> **Testo dell'esercizio**:
Regione Siciliana: al via i test sierologici

In una nota del 15 aprile nel sito ufficiale della Regione Sicilia, si annuncia l’avvio dello screening con test sierologici in Sicilia.

Si tratta di uno screening epidemiologico attraverso i test sierologici che servirà a contrastare il contagio da Coronavirus e velocizzare le tempistiche del test.

Attualmente infatti il tampone necessita di più passaggi, a volte si arriva alle 36 ore di attesa prima dell’esito del test. Questa nuova tecnica è del tutto simile ad un “test di gravidanza” ad eccezione che si esaminerà una piccola quantità di sangue da porre sul test.

L’assessore regionale alla Salute, Ruggero Razza, puntualizza: “Pur ribadendo l’importanza del tampone rinofaringeo che resta, comunque, il principale strumento di rilevamento della malattia, attraverso i test sierologici puntiamo ad un’azione su un campione significativo della popolazione che ci consentirà di osservare il fenomeno da una prospettiva più ampia”

> **Compiti da svolgere**:
**1)** Rispondi a queste domande sul testo dei test sierologici in Sicilia, una per riga:
(a) In che giorno è uscita la nota sul sito della Regione?
(b) Quante ore si aspetta a volte per avere l'esito del tampone?
(c) Chi è l'assessore regionale alla Salute?
**2)** Il tampone resta lo strumento principale per scoprire la malattia. Perché allora la Regione punta anche sui test sierologici, secondo il testo dei test sierologici in Sicilia? Rispondi in una o due frasi.
**3)** Scrivi il seguito del testo dei test sierologici in Sicilia, partendo dopo le parole dell'assessore.

> **Dati da esaminare**:
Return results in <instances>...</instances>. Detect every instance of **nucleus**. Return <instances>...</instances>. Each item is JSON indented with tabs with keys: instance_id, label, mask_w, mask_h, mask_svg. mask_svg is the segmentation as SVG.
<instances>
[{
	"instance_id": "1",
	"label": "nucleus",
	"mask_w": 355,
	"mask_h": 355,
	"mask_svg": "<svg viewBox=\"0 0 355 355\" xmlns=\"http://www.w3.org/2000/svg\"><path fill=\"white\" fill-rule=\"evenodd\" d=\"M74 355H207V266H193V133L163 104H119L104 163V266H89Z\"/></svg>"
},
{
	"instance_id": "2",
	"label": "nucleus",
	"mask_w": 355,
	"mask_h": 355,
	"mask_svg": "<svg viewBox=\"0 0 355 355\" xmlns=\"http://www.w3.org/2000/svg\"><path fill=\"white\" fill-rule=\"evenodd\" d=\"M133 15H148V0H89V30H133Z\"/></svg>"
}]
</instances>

> **Risposte date**:
**1)**
(a) Il 15 aprile.
(b) Fino a 36 ore.
(c) Ruggero Razza.

**2)** Con i test sierologici la Regione vuole agire su un campione significativo della popolazione. Questo le permetterà di osservare il fenomeno da una prospettiva più ampia.

**3)**
I test sierologici, che saranno complementari al tampone (su suggerimento del Comitato tecnico scientifico siciliano) verranno condotti su: personale sanitario, al quale si effettueranno i test sierologici quantitativi; per le persone che popolano le Rsa, le Cta, le Case di riposo, invece, si procederà con i test sierologici qualitativi ovvero con le card.

Sono previsti inoltre i test anche per gli appartenenti delle forze dell’ordine, uffici pubblici, carceri e una porzione consistente della popolazione siciliana.